The scarcity mindset among nonprofits contributes to the perpetuation of harmful practices for minority groups and does not distribute power in a fair, equitable way where employees can feel safe to be themselves. With many Southern states being at-will employment states, queer fundraisers may feel threatened to stay in the closet and not bring their full, authentic selves to donor conversations or relationships, which damages staff retention and culture. To walk around confidently and “out” in a region that has proven to discriminate against our community is not a valid option for those who are front-line fundraisers. 

So, then, do we move out of state to New York, San Francisco, somewhere that is more accepting? My question is: Why should we run, period? Organizations and their leadership must be vigilant about protecting LGBTQ+ staff. Equity efforts include the creation of policies protective of LGBTQ+ people at every level of an organization. Managers and leadership must affirm the value of queer-identifying fundraising staff and work on how to identify and talk about boundaries around donor conversations. Every day, queer people face these challenges directly and through microaggressions, and all we desire is for our places of work and our superiors to reach out and say, “We see you and we are here for you... and will support you.” 

I left the South in 2019 to pursue fundraising in Seattle, where, in my work situation, I am supported in being my true, authentic self.
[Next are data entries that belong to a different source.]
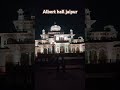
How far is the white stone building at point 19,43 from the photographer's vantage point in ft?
10.0

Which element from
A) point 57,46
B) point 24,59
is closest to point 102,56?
point 24,59

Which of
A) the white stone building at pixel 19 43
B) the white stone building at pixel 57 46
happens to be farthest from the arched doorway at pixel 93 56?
the white stone building at pixel 19 43

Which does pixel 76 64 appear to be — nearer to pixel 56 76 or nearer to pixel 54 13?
pixel 56 76

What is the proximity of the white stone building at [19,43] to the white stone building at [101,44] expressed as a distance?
2.30ft

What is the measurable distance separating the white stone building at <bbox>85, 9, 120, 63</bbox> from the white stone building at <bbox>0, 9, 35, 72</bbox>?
70cm

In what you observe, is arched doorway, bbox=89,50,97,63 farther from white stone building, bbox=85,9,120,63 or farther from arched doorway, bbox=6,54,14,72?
arched doorway, bbox=6,54,14,72

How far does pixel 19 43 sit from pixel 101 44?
3.65 ft

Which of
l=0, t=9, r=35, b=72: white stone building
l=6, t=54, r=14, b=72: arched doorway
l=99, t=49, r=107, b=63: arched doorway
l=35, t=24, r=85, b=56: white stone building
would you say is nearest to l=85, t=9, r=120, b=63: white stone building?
l=99, t=49, r=107, b=63: arched doorway

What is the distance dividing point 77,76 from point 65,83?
16cm

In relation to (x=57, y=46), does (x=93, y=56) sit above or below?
below

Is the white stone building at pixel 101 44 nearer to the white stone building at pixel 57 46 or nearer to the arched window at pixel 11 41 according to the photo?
the white stone building at pixel 57 46

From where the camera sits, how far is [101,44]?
3.43m

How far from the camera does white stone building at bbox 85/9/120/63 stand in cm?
319

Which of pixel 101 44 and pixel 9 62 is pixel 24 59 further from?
pixel 101 44
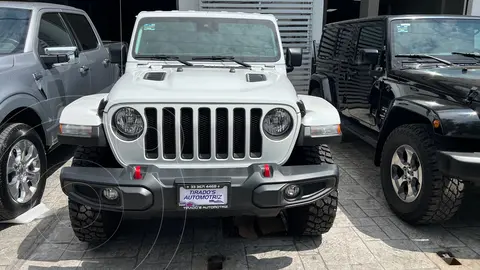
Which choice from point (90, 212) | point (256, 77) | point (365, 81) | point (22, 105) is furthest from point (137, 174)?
point (365, 81)

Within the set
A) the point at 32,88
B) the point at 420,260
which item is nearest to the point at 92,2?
the point at 32,88

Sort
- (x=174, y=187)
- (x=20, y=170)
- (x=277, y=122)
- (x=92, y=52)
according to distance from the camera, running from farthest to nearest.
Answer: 1. (x=92, y=52)
2. (x=20, y=170)
3. (x=277, y=122)
4. (x=174, y=187)

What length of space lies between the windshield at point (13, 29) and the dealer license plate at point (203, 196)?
2.62 metres

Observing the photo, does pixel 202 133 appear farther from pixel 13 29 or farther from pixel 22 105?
pixel 13 29

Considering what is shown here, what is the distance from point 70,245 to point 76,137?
3.42ft

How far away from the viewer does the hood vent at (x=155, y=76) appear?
3.28 m

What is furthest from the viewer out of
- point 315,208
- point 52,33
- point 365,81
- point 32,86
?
point 365,81

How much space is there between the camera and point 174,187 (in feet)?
8.76

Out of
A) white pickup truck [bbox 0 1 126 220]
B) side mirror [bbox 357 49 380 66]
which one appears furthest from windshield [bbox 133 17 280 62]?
side mirror [bbox 357 49 380 66]

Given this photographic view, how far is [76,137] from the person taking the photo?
290 cm

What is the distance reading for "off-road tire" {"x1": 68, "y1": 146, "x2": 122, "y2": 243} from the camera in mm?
3084

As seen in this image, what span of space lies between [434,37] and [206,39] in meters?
2.48

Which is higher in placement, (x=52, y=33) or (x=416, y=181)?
(x=52, y=33)

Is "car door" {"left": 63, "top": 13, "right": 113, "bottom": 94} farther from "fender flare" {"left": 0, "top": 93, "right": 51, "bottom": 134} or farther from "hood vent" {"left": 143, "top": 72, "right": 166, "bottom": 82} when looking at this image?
"hood vent" {"left": 143, "top": 72, "right": 166, "bottom": 82}
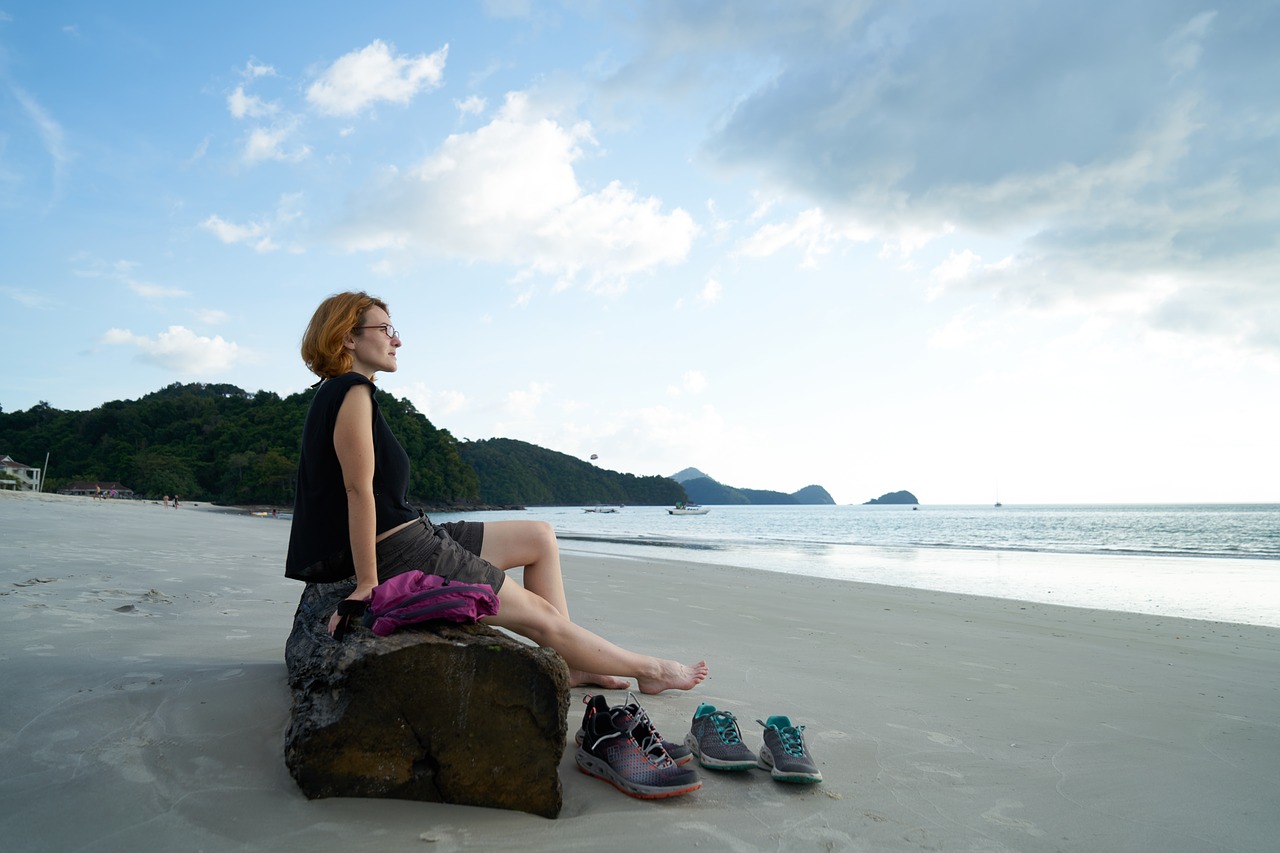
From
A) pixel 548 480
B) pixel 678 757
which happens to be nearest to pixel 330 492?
pixel 678 757

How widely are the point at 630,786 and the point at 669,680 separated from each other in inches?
42.5

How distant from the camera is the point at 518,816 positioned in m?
2.06

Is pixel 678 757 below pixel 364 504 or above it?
below

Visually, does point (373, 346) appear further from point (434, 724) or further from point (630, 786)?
point (630, 786)

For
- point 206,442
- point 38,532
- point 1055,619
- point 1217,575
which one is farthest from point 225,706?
point 206,442

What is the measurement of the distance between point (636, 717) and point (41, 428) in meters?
103

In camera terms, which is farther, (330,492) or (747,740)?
(747,740)

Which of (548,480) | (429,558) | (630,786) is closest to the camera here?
(630,786)

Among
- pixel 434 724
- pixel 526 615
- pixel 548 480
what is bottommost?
pixel 434 724

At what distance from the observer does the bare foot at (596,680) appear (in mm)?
3329

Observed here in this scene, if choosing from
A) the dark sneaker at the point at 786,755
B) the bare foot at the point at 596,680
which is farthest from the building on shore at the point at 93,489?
the dark sneaker at the point at 786,755

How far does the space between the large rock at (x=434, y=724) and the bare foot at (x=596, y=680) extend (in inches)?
46.8

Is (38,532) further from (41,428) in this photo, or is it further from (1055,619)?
(41,428)

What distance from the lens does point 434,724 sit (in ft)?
6.81
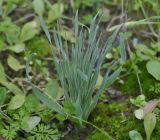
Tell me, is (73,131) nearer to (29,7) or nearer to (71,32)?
(71,32)

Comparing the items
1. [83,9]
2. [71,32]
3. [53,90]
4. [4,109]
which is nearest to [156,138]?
[53,90]

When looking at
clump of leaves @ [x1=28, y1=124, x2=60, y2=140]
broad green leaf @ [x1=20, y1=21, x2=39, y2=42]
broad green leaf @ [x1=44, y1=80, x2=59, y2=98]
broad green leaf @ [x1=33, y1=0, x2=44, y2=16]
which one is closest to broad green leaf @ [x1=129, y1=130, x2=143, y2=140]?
clump of leaves @ [x1=28, y1=124, x2=60, y2=140]

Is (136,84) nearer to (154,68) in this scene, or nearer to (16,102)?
(154,68)

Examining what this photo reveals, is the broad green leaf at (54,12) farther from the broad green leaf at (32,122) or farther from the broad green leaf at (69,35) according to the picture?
the broad green leaf at (32,122)

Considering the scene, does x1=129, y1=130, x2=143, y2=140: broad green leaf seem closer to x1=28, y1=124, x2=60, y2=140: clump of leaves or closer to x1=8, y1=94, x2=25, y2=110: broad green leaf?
x1=28, y1=124, x2=60, y2=140: clump of leaves

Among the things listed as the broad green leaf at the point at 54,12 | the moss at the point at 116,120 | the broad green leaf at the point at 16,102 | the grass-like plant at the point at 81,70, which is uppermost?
the grass-like plant at the point at 81,70

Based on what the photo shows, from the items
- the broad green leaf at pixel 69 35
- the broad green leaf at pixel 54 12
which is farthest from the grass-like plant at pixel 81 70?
the broad green leaf at pixel 54 12

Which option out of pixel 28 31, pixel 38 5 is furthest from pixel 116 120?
pixel 38 5
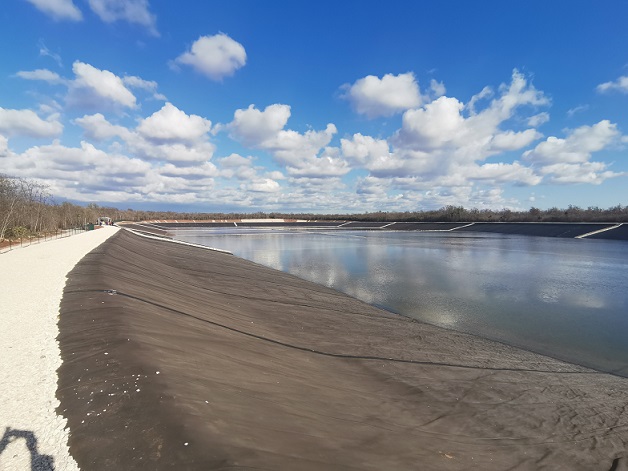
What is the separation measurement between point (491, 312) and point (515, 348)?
4.17m

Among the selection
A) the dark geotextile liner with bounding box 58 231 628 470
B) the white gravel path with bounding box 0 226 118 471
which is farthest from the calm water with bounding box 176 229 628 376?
the white gravel path with bounding box 0 226 118 471

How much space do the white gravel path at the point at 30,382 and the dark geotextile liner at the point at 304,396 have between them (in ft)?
0.54

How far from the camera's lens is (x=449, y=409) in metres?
5.98

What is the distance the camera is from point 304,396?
533 centimetres

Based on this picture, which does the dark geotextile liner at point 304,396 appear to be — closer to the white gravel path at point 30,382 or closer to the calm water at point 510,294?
the white gravel path at point 30,382

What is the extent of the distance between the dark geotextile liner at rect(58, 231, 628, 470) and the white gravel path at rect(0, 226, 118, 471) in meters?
0.16

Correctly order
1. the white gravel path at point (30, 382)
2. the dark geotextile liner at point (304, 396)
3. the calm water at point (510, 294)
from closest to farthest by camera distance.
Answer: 1. the white gravel path at point (30, 382)
2. the dark geotextile liner at point (304, 396)
3. the calm water at point (510, 294)

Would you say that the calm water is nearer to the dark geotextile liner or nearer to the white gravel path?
the dark geotextile liner

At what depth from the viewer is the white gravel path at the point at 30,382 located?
3281 mm

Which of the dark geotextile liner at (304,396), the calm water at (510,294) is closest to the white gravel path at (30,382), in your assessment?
the dark geotextile liner at (304,396)

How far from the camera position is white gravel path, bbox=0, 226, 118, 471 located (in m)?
3.28

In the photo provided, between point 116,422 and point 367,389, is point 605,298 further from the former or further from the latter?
point 116,422

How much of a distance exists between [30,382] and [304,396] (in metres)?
3.81

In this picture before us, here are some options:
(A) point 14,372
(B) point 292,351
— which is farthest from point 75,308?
(B) point 292,351
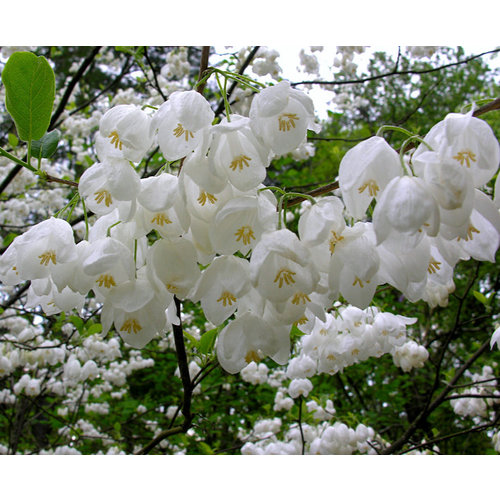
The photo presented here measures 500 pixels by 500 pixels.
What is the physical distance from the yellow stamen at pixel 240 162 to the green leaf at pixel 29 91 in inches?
21.3

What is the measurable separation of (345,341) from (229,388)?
464 centimetres

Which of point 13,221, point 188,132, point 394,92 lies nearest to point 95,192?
point 188,132

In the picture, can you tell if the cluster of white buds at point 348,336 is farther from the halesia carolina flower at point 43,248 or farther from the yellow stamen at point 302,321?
the halesia carolina flower at point 43,248

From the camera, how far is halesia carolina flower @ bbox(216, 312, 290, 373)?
1051 millimetres

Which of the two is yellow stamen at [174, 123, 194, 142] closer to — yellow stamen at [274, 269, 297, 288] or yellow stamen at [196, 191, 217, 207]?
yellow stamen at [196, 191, 217, 207]

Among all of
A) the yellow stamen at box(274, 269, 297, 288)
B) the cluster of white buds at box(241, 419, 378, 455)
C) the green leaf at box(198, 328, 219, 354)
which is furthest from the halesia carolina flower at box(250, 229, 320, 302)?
the cluster of white buds at box(241, 419, 378, 455)

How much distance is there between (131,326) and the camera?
3.56ft

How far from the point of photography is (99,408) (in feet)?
22.8

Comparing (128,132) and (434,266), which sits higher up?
(128,132)

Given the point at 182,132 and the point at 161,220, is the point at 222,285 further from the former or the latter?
the point at 182,132

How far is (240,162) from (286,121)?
151 millimetres

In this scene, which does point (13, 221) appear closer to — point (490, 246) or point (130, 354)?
point (130, 354)

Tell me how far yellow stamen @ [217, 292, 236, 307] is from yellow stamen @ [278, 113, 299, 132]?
0.36 m

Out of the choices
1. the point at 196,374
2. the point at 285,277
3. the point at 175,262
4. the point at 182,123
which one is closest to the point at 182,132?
the point at 182,123
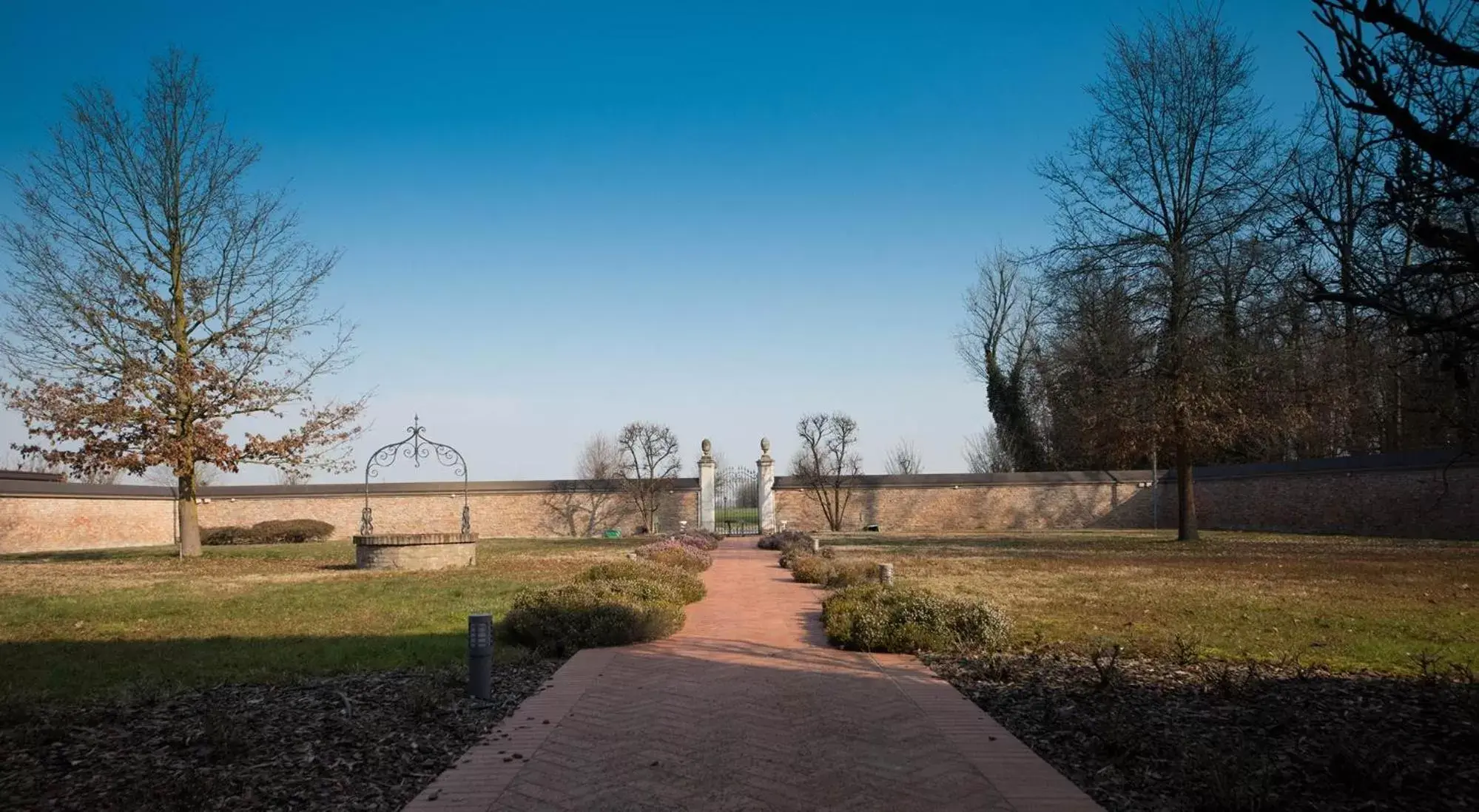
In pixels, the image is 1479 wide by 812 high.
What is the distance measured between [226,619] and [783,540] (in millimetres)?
16022

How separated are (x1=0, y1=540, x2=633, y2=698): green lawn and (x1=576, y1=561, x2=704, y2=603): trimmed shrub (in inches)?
49.9

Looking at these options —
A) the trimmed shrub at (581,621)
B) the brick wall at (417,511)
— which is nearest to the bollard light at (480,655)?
the trimmed shrub at (581,621)

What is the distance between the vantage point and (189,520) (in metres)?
22.9

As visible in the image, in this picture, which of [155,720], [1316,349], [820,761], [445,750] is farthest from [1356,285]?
[1316,349]

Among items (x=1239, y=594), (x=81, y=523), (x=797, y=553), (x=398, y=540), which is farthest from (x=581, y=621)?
(x=81, y=523)

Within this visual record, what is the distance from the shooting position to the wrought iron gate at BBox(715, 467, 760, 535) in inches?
1344

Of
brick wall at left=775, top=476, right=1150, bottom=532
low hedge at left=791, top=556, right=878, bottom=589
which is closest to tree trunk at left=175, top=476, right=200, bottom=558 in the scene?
low hedge at left=791, top=556, right=878, bottom=589

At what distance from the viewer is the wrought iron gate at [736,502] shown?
3412 cm

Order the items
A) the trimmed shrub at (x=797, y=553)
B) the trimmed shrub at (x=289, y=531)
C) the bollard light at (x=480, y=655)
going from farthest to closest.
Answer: the trimmed shrub at (x=289, y=531)
the trimmed shrub at (x=797, y=553)
the bollard light at (x=480, y=655)

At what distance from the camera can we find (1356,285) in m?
4.86

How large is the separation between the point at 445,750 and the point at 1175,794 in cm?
386

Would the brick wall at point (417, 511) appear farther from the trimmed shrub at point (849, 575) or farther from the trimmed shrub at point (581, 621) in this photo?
the trimmed shrub at point (581, 621)

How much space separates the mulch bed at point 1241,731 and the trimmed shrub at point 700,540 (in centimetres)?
1447

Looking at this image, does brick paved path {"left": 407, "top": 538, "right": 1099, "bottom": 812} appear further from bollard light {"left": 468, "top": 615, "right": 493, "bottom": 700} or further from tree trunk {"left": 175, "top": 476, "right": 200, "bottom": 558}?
tree trunk {"left": 175, "top": 476, "right": 200, "bottom": 558}
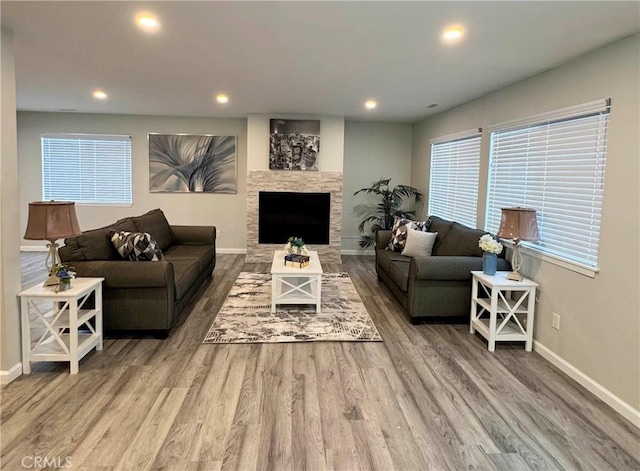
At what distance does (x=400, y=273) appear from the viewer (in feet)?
14.8

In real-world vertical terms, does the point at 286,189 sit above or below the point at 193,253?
above

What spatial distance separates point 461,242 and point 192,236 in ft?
11.9

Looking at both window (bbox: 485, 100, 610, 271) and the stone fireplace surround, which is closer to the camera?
window (bbox: 485, 100, 610, 271)

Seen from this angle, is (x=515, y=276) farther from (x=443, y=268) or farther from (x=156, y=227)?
(x=156, y=227)

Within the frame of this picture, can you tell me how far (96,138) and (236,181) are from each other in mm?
2616

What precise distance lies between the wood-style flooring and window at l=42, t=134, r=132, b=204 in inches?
186

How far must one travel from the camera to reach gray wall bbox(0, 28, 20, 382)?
2775mm

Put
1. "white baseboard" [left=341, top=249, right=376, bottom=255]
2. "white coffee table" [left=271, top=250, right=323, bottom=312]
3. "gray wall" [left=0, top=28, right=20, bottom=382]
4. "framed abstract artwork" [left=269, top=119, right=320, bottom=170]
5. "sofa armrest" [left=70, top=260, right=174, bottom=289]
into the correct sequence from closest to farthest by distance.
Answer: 1. "gray wall" [left=0, top=28, right=20, bottom=382]
2. "sofa armrest" [left=70, top=260, right=174, bottom=289]
3. "white coffee table" [left=271, top=250, right=323, bottom=312]
4. "framed abstract artwork" [left=269, top=119, right=320, bottom=170]
5. "white baseboard" [left=341, top=249, right=376, bottom=255]

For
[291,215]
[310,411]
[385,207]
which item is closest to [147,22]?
[310,411]

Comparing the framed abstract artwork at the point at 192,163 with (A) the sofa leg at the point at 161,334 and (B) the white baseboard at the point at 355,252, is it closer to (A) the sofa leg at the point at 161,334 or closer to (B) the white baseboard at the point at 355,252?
(B) the white baseboard at the point at 355,252

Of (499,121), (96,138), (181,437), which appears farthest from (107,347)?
(96,138)

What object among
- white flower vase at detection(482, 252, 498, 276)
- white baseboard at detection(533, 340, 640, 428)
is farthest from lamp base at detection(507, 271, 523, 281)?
white baseboard at detection(533, 340, 640, 428)

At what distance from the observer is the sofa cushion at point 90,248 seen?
3.54 m

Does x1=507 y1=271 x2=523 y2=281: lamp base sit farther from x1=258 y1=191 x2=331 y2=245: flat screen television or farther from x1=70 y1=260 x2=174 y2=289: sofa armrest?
x1=258 y1=191 x2=331 y2=245: flat screen television
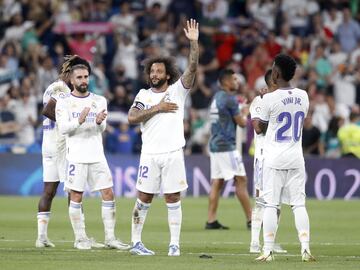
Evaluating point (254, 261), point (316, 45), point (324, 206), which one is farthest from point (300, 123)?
point (316, 45)

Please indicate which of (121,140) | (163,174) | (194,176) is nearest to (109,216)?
(163,174)

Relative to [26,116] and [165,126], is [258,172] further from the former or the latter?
[26,116]

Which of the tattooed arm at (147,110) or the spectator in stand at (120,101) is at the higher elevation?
the spectator in stand at (120,101)

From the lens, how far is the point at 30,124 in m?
29.1

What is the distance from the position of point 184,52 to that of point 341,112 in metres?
4.55

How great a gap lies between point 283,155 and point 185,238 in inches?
174

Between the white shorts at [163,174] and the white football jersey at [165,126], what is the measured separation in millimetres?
90

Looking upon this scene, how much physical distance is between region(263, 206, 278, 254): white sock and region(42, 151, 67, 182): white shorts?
3.81 metres

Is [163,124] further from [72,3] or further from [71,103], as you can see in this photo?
[72,3]

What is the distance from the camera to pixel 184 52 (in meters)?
32.1

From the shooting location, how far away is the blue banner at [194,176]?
2769cm

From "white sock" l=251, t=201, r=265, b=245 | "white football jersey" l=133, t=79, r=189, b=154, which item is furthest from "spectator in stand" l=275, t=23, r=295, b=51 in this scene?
"white football jersey" l=133, t=79, r=189, b=154

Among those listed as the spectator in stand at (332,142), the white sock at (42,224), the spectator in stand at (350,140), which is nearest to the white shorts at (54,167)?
the white sock at (42,224)

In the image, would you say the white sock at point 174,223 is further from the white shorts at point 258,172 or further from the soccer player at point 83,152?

This is because my leadership and organization do the work of educating themselves on how harm can be identified in workplace settings and on the responsibility of leadership to ensure the safety for all communities of staff in their organization. My family life has always been a supportive one — no doubt something which helped ground me when I was in North Carolina. Many LGBTQ+ fundraisers in the South are not as lucky and do not have a given family to support them. 

Hiring managers and leadership must stand with their LGBTQ+ fundraising staff during this time of increased discrimination and danger for our community. My hope is that leaders ensure safety through policies and protections in the workplace and advocate to decentralize power from donors and back to the fundraisers themselves to create a more equitable future for communities.

Jackson Cooper is a queer fundraiser based in Seattle, Washington. He currently serves as Major Gifts Manager for Pacific Northwest Ballet and teaches fundraising at Seattle University and UNC-Greensboro. He is the author of the book “A Kids Book About Kindness,” inspired by his life in philanthropy.